# Little white creatures



## jeff20578 (Mar 3, 2009)

i have been gone for about a week an noticed that i have a fair amount of these little white bugs swimming and clinging onto my tank 

i assume i probably dont want them in there and would like to know if there is a way to eliminate them?


----------



## Pasfur (Mar 29, 2008)

You want them. They should be copepods and amphipods, introduced from live rock and sand. They are a great natural food source for your fish.


----------



## Kellsindell (Sep 15, 2008)

I agree with this. Do they look like little commas swimming around very poorly? or walking around on the sand and glass? that's going to be an amphipod.


----------



## aquakid (Jun 22, 2008)

Send me a private message with pics. I'm usually pretty good at identifying these things.


----------



## Pasfur (Mar 29, 2008)

Or, perhaps, here is an interesting idea....
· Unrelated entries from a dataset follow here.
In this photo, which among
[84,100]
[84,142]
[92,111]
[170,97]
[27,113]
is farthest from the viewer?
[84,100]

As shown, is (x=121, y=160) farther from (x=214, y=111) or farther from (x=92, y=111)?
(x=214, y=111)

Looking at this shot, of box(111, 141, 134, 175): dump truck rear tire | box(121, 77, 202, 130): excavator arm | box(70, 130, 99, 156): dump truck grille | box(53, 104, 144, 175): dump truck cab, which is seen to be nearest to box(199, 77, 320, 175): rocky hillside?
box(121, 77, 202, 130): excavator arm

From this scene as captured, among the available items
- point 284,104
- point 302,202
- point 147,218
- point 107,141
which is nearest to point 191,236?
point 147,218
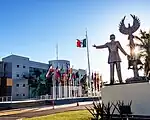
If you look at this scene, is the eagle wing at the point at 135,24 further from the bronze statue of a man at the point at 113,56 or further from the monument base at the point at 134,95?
the monument base at the point at 134,95

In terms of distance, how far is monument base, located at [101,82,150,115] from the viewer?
41.9 feet

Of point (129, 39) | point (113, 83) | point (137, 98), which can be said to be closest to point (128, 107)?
point (137, 98)

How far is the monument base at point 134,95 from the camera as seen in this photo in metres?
12.8

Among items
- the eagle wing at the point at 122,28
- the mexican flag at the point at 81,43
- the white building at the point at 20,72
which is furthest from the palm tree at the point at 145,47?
the white building at the point at 20,72

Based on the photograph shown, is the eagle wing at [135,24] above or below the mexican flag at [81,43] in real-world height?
below

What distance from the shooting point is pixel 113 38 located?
50.0 feet

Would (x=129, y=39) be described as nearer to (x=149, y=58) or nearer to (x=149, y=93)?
(x=149, y=93)

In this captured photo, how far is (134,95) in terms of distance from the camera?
1323 cm

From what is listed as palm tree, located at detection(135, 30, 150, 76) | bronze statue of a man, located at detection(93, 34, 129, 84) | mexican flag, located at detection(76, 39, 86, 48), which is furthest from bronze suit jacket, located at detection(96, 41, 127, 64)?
mexican flag, located at detection(76, 39, 86, 48)

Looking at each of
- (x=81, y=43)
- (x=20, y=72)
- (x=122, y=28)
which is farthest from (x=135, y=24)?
(x=20, y=72)

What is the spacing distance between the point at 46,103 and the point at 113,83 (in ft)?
93.6

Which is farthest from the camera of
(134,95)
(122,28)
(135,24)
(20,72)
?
(20,72)

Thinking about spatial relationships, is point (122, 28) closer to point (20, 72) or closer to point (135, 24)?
point (135, 24)

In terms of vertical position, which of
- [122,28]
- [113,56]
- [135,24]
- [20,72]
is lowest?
[113,56]
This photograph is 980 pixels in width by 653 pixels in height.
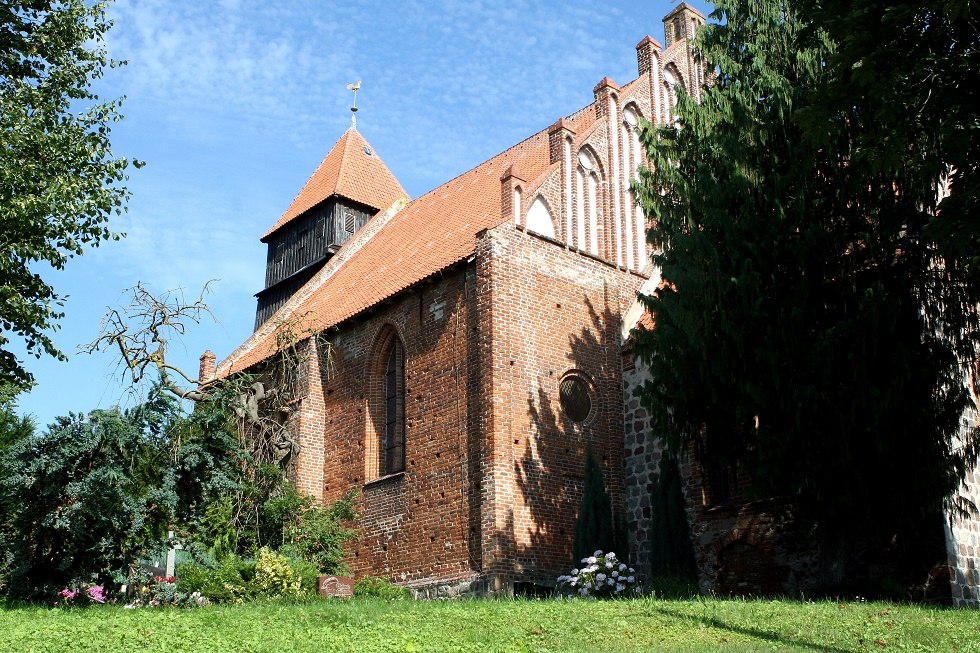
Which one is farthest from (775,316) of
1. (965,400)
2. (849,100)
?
(849,100)

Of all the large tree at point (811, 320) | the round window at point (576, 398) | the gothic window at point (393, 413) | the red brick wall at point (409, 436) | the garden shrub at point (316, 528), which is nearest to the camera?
the large tree at point (811, 320)

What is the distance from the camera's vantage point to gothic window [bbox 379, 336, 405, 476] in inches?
804

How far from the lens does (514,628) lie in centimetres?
1048

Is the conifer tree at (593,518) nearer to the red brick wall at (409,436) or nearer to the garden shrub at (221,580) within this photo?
the red brick wall at (409,436)

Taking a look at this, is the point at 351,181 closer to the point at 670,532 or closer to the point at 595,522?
the point at 595,522

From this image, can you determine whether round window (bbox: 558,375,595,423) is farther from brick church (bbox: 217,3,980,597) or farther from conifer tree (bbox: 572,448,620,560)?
conifer tree (bbox: 572,448,620,560)

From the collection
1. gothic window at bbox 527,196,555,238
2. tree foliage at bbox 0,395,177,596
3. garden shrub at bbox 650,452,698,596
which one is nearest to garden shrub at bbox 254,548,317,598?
tree foliage at bbox 0,395,177,596

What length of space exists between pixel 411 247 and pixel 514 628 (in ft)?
46.2

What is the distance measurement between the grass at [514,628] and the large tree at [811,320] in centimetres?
184

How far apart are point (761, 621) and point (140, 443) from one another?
→ 8.34 meters

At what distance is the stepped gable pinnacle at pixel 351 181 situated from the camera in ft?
104

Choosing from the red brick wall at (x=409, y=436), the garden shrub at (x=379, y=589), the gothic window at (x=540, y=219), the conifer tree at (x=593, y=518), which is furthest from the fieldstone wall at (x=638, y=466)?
the garden shrub at (x=379, y=589)

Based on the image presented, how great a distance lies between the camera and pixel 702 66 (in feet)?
74.8

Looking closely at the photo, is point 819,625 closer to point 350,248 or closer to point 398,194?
point 350,248
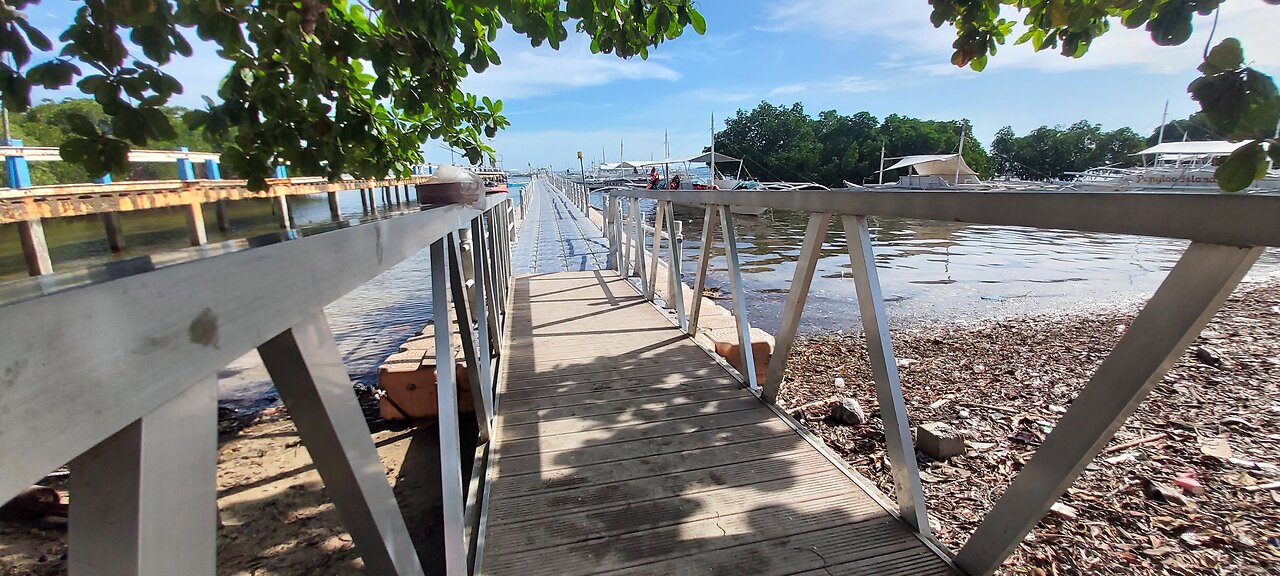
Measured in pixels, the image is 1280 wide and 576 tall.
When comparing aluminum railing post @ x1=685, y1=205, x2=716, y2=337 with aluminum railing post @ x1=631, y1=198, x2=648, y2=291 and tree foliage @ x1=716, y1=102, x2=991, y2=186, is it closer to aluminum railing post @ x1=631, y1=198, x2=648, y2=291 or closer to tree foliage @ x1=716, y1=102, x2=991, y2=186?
aluminum railing post @ x1=631, y1=198, x2=648, y2=291

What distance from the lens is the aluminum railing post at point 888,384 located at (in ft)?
5.92

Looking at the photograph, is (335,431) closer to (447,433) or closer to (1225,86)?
(447,433)

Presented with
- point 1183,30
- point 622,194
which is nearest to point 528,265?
point 622,194

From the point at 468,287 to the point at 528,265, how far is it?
528 centimetres

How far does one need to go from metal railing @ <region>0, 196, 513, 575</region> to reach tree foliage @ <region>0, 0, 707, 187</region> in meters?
1.55

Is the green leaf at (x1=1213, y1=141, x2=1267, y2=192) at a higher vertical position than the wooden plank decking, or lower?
higher

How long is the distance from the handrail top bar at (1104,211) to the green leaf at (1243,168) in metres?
0.02

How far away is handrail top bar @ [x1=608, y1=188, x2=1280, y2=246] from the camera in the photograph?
0.94m

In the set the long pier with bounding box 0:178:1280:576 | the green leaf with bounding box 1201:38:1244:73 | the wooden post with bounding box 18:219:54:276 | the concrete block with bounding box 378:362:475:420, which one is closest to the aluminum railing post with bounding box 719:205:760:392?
the long pier with bounding box 0:178:1280:576

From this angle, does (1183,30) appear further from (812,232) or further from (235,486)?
(235,486)

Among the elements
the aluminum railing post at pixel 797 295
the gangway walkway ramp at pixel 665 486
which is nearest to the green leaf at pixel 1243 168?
the aluminum railing post at pixel 797 295

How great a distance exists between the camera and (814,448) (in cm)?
234

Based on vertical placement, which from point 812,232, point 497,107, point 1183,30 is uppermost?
point 497,107

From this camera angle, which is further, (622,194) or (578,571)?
(622,194)
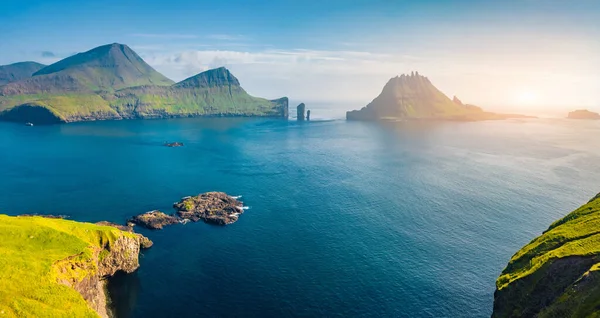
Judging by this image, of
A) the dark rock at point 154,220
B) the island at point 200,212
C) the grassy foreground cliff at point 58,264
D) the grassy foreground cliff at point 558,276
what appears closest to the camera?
the grassy foreground cliff at point 558,276

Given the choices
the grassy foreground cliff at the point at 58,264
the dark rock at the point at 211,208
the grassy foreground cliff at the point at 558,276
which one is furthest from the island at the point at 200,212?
the grassy foreground cliff at the point at 558,276

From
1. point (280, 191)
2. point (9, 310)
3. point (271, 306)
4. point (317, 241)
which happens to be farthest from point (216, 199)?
point (9, 310)

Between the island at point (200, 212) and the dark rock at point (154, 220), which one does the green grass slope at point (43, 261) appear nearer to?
the dark rock at point (154, 220)

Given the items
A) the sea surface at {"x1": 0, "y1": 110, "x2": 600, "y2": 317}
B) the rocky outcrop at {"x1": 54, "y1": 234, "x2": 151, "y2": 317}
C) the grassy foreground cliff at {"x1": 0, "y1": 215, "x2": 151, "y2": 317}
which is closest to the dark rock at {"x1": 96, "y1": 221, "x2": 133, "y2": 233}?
the sea surface at {"x1": 0, "y1": 110, "x2": 600, "y2": 317}

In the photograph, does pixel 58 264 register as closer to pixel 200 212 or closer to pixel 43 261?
pixel 43 261

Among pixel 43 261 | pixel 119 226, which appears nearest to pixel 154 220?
pixel 119 226

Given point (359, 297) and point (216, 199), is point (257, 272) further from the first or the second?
→ point (216, 199)
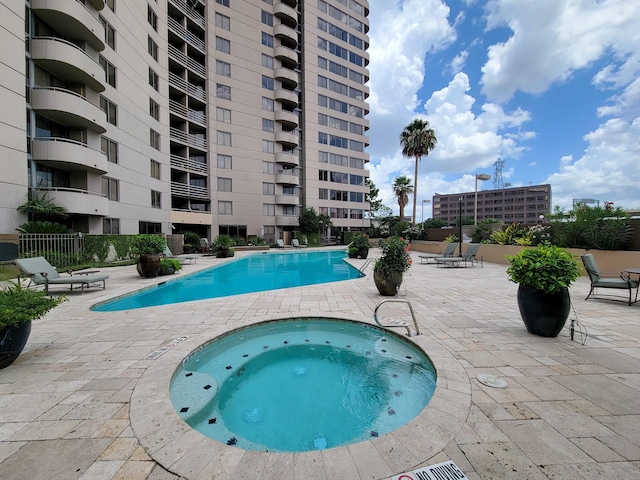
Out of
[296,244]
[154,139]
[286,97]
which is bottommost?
[296,244]

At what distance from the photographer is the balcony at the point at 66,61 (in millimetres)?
12305

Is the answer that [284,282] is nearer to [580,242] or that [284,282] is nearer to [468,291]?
[468,291]

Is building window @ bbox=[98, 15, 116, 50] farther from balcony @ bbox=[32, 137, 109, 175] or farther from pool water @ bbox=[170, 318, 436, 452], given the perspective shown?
pool water @ bbox=[170, 318, 436, 452]

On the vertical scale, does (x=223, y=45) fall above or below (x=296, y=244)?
above

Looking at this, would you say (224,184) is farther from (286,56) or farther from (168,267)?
(168,267)

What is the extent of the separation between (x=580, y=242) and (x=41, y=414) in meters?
15.0

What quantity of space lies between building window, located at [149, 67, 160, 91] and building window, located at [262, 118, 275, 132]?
1131 centimetres

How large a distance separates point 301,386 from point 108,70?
21.1 m

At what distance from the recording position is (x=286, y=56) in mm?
30891

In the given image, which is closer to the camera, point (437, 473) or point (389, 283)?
point (437, 473)

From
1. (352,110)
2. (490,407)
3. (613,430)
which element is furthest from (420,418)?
(352,110)

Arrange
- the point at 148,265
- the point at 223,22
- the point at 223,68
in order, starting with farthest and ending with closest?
the point at 223,68 → the point at 223,22 → the point at 148,265

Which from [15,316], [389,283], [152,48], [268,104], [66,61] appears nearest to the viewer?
[15,316]

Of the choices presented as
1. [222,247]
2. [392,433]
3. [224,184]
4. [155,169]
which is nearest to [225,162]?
[224,184]
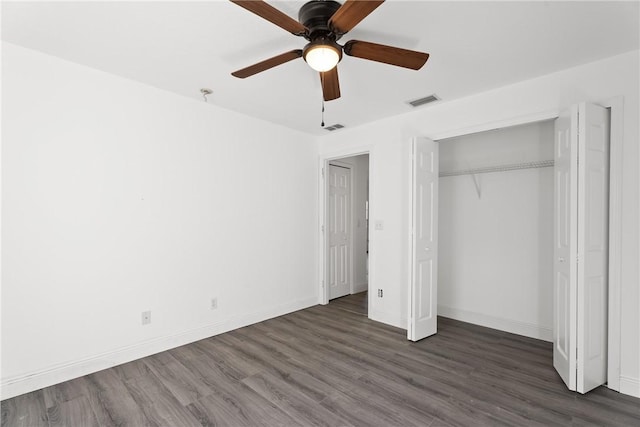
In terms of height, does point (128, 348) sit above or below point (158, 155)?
below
Post pictures publicly so that we can all benefit from this thread.


----------



## Kellsindell (Sep 15, 2008)

Pasfur said:


> Or, perhaps, here is an interesting idea....
> 
> Post pictures publicly so that we can all benefit from this thread.


:lol:


----------



## Mike (Jul 16, 2006)

Pasfur said:


> Or, perhaps, here is an interesting idea....
> 
> Post pictures publicly so that we can all benefit from this thread.


Ditto, please do post them publicly so that you can benefit from the community's collective experience and those with similar issues can benefit from yours.


----------



## Bartman (Mar 17, 2009)

I agree, post them publicly, this is how I learn


----------



## turk86 (Apr 7, 2009)

I too Agree, Please post some PICS!!


----------



## AaaRr (Mar 28, 2009)

I agree cause I think I have one or two of these but they are very very small and camera did not take a great picture but I will post what I have. It looks like a tiny tiny snail kind of cause it has little tentacle eyes and the shape could be snail shape but long wise... I took one and blew it off the glass to see if it could swim...it sank like a rock. :roll:
http://clancommission.net/aar/Fish Tank/SmallSnailMaybe-.JPG


----------